Florida Mun. Power Agency v. F.E.R.C.

Decision Date21 January 2003
Docket NumberNo. 01-1381.,01-1381.
Citation315 F.3d 362
PartiesFLORIDA MUNICIPAL POWER AGENCY, Petitioner, v. FEDERAL ENERGY REGULATORY COMMISSION, Respondent. Florida Power & Light Company, Intervenor
CourtU.S. Court of Appeals — District of Columbia Circuit

Robert A. Jablon argued the cause for petitioner. With him on the briefs was Daniel I. Davidson.

Judith A. Albert, Attorney, Federal Energy Regulatory Commission, argued the cause for respondent. With her on the brief were Cynthia A. Marlette, General Counsel, and Dennis Lane, Solicitor.

Clifford (Mike) Naeve was on the brief for intervenor.

Before: SENTELLE, HENDERSON and TATEL, Circuit Judges.

Opinion for the Court filed by Circuit Judge TATEL.

TATEL, Circuit Judge:

Granted access to Florida Power & Light's electricity transmission lines for the purpose of establishing network transmission service, Petitioner Florida Municipal Power Agency challenges three decisions of the Federal Energy Regulatory Commission rejecting its request for pricing credits. Finding the Commission's decisions supported by substantial evidence and neither arbitrary nor capricious, we deny the petition.

I.

After determining that utilities were discriminatorily denying power suppliers access to electricity transmission lines, the Federal Energy Regulatory Commission issued Order No. 888 requiring public utilities that own, control, or operate transmission facilities to file open access tariffs under which they agree to provide nondiscriminatory access to their transmission networks in addition to the point-to-point service they had been offering. Promoting Wholesale Competition Through Open Access Non-Discriminatory Transmission Services by Public Utilities; Recovery of Stranded Costs by Public Utilities and Transmitting Utilities, Order No. 888, F.E.R.C. Stats. & Regs. ¶ 31,036, 61 Fed.Reg. 21540, 21541, 1996 WL 363765 (1996), clarified, 76 F.E.R.C. ¶ 61,009 and 76 F.E.R.C. ¶ 61,347, 1996 WL 799257 (1996), modified, Order No. 888-A, F.E.R.C. Stats. & Regs. ¶ 31,048, 62 Fed. Reg. 12,274 (1997), order on reh'g, Order No. 888-B, 81 F.E.R.C. ¶ 61,248, 1997 WL 833250, 62 Fed. Reg. 64,688 (1997), order on reh'g, Order No. 888-C, 82 F.E.R.C. ¶ 61,046, 1998 WL 18148 (1998), aff'd Transmission Access Policy Study Group v. FERC, 225 F.3d 667 (D.C.Cir.2000) (per curiam) ("TAPS"), aff'd, New York v. FERC, 535 U.S. 1, 122 S.Ct. 1012, 152 L.Ed.2d 47 (2002). In point-to-point transmission service, utilities pay for energy transmission from designated points of receipt to designated points of delivery. TAPS, 225 F.3d at 725 n. 12. As Order No. 888 explains, however, "[n]etwork service allows more flexibility by allowing a transmission customer to use the entire transmission network to provide generation service for specified resources and specified loads without having to pay multiple charges for each resource-load pairing." Order No. 888, 61 Fed. Reg. at 21,547 n.65. Thus, unlike point-to-point service, network service permits a utility using another utility's transmission lines "to fully integrate load [(the total demand for service on a utility system)] and resources on an instantaneous basis in a manner similar to the transmission owner's integration of its own load and resources." Id. at 21,547.

——————

## PROBLEMS
a - From the opinion excerpt, extract the passage between "Before: SENTELLE, HENDERSON" and "deny the petition.", inclusive.
b - List every attorney the opinion excerpt names as arguing the cause or appearing on a brief.

——————

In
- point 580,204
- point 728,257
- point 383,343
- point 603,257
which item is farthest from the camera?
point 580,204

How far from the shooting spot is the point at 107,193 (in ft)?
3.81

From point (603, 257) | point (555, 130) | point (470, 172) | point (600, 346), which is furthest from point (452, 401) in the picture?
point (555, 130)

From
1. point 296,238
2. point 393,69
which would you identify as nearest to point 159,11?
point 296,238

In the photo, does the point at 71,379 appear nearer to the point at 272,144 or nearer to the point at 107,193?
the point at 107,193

——————

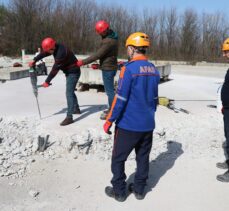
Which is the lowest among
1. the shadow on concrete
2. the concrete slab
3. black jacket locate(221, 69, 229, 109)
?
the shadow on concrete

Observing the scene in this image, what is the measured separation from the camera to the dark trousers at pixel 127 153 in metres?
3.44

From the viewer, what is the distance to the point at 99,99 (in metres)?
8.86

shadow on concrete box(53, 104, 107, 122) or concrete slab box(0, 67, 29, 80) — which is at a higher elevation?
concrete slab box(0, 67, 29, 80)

——————

## SOLVED PROBLEMS
a -
Before: SENTELLE, HENDERSON and TATEL, Circuit Judges.

Opinion for the Court filed by Circuit Judge TATEL.

TATEL, Circuit Judge:

Granted access to Florida Power & Light's electricity transmission lines for the purpose of establishing network transmission service, Petitioner Florida Municipal Power Agency challenges three decisions of the Federal Energy Regulatory Commission rejecting its request for pricing credits. Finding the Commission's decisions supported by substantial evidence and neither arbitrary nor capricious, we deny the petition.

b -
Robert A. Jablon
Daniel I. Davidson
Judith A. Albert
Cynthia A. Marlette
Dennis Lane
Clifford (Mike) Naeve